II. Das Berufungsgericht hält eine Haftung des Nachlasses des Dr. K. gemäß §§ 128, 161 Abs. 2 HGB i.V.m. § 1967 Abs. 1 BGB für nicht gegeben. Es begründet dies in erster Linie mit der Erwägung, daß bei Ausscheiden des Komplementärs Dr. K. aus der Gesellschaft (13. Juli 1974) in keiner Weise absehbar gewesen sei, ob der G. GmbH überhaupt Verluste entstehen würden; zum Zeitpunkt des Erbfalls habe dieser sonach kein einklagbarer Anspruch auf Verlustübernahme gegen die Dr. K. KG – und damit gegen Dr. K. persönlich – zugestanden. Aus dem Umstand, daß es sich bei dem Beherrschungs- und Ergebnisübernahmevertrag um ein Dauerschuldverhältnis handele, könne der Kläger nichts herleiten, weil im Hinblick auf die Ungewißheit der Entstehung etwaiger Verluste nicht der Grundsatz zur Geltung komme, wonach der persönlich haftende Gesellschafter für zum Zeitpunkt seines Ausscheidens aus der Gesellschaft bereits dem Grunde nach begründete laufende Verbindlichkeiten einstehen müsse. Darüber hinaus kommt das Berufungsgericht im Wege ergänzender Vertragsauslegung zu dem Ergebnis, daß eine Verlustausgleichsverpflichtung auch deshalb nicht bestehe, weil diese nach Sinn und Zweck des Vertrages eine werbende Tätigkeit der herrschenden Dr. K. KG voraussetze; an dieser ungeschriebenen Bedingung fehle es, zumal nicht nur die Dr. K. KG unmittelbar nach dem Ausscheiden von Dr. K. ihre werbende Tätigkeit wegen der eingetretenen Krise eingestellt habe, sondern überdies auch die G. GmbH sowie die hinter ihr stehende G. KG seit Juli 1974 nicht mehr werbend tätig gewesen seien. Dem kann aus Rechtsgründen nicht gefolgt werden.
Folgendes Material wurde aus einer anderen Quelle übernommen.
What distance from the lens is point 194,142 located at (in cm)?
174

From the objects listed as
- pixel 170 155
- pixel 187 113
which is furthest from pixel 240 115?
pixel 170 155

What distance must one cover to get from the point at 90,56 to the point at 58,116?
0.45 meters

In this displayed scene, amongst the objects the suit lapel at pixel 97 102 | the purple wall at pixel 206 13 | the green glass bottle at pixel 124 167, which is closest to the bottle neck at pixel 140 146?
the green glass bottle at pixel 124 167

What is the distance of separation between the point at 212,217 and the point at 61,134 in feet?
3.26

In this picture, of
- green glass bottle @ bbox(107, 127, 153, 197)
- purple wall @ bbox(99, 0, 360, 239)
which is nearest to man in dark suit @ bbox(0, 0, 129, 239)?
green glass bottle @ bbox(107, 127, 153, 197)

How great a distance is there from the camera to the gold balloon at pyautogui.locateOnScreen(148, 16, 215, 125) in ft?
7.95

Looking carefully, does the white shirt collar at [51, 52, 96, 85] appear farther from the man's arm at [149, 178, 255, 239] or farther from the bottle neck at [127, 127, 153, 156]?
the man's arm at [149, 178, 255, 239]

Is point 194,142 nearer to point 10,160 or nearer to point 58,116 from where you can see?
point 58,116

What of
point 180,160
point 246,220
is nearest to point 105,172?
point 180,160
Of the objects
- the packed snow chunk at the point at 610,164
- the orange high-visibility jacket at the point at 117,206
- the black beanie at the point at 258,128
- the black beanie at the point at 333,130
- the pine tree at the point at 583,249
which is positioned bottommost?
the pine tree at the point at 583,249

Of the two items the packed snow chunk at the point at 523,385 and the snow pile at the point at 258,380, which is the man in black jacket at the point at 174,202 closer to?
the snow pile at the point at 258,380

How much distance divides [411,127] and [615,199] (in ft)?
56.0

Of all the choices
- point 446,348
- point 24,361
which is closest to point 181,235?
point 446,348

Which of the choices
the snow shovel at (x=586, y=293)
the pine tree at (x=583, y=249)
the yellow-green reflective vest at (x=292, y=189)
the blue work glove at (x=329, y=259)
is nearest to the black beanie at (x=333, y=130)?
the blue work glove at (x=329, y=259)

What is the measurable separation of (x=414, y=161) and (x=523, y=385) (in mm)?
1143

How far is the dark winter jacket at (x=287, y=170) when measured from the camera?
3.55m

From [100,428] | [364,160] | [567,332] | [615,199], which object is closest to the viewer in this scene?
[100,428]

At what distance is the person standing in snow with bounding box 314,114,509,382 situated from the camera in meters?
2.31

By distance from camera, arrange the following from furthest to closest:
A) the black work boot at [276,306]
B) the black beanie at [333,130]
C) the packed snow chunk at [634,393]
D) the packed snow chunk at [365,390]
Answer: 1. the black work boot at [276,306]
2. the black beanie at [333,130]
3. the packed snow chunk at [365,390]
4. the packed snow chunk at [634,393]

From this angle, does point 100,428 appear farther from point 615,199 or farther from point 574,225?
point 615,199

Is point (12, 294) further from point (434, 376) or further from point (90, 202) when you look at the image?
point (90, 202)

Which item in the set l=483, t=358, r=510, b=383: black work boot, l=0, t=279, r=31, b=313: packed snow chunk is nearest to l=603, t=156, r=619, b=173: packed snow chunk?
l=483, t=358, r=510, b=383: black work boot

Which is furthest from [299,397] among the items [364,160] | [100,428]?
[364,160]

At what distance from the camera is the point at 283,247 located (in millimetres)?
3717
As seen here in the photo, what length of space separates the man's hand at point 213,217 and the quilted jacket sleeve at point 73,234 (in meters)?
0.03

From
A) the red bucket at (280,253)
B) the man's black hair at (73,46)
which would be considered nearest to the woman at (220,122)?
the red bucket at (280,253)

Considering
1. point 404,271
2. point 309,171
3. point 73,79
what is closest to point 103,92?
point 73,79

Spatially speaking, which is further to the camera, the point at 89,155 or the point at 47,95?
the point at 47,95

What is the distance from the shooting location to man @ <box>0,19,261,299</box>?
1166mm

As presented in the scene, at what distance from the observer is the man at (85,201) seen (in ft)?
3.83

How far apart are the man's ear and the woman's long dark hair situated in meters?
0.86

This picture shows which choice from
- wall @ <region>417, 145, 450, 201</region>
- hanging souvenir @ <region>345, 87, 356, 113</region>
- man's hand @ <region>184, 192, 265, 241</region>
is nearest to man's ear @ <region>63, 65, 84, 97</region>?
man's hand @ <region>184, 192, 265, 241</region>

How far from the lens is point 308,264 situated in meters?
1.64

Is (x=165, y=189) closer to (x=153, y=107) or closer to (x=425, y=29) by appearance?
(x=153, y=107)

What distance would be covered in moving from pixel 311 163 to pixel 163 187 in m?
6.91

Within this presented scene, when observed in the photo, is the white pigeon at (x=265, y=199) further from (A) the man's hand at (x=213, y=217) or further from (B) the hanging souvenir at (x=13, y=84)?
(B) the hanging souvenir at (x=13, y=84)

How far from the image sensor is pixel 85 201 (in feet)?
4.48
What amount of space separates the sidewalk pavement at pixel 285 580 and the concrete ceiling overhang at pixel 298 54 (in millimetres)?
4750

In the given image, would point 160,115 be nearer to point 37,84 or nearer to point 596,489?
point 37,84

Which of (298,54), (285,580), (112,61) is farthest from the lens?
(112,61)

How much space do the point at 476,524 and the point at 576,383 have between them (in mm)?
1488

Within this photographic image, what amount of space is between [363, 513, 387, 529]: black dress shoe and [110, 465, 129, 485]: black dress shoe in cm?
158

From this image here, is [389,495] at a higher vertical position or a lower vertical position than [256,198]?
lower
Der G. GmbH steht ein Anspruch auf Übernahme des Verlustes zu, wie er sich aus einer noch zu erstellenden Stichtagbilanz zum 2. Dezember 1974, dem Tag der Eröffnung des Anschlußkonkursverfahrens über das Vermögen der Dr. K. KG, (oder 1. November 1974 – vgl. die nachstehenden Ausführungen zu 1b) ergibt. Für den in der Stichtagbilanz ausgewiesenen Verlust muß der Nachlaß des Dr. K. einstehen. Dies gilt jedoch nicht für die nach diesem Stichtag entstandenen Verluste, weil der Unternehmensvertrag – und damit die Verpflichtung, die Verluste auszugleichen – mit der Eröffnung des Anschlußkonkursverfahrens über das Vermögen der Dr. K. KG (möglicherweise schon über das der G. KG) geendet hat.

1. Gemäß § 4 des Unternehmensvertrags sowie § 302 AktG (analog) hat die Dr. K. KG den Verlust auszugleichen, der bei der G. GmbH bis zum Beendigungsstichtag angefallen ist.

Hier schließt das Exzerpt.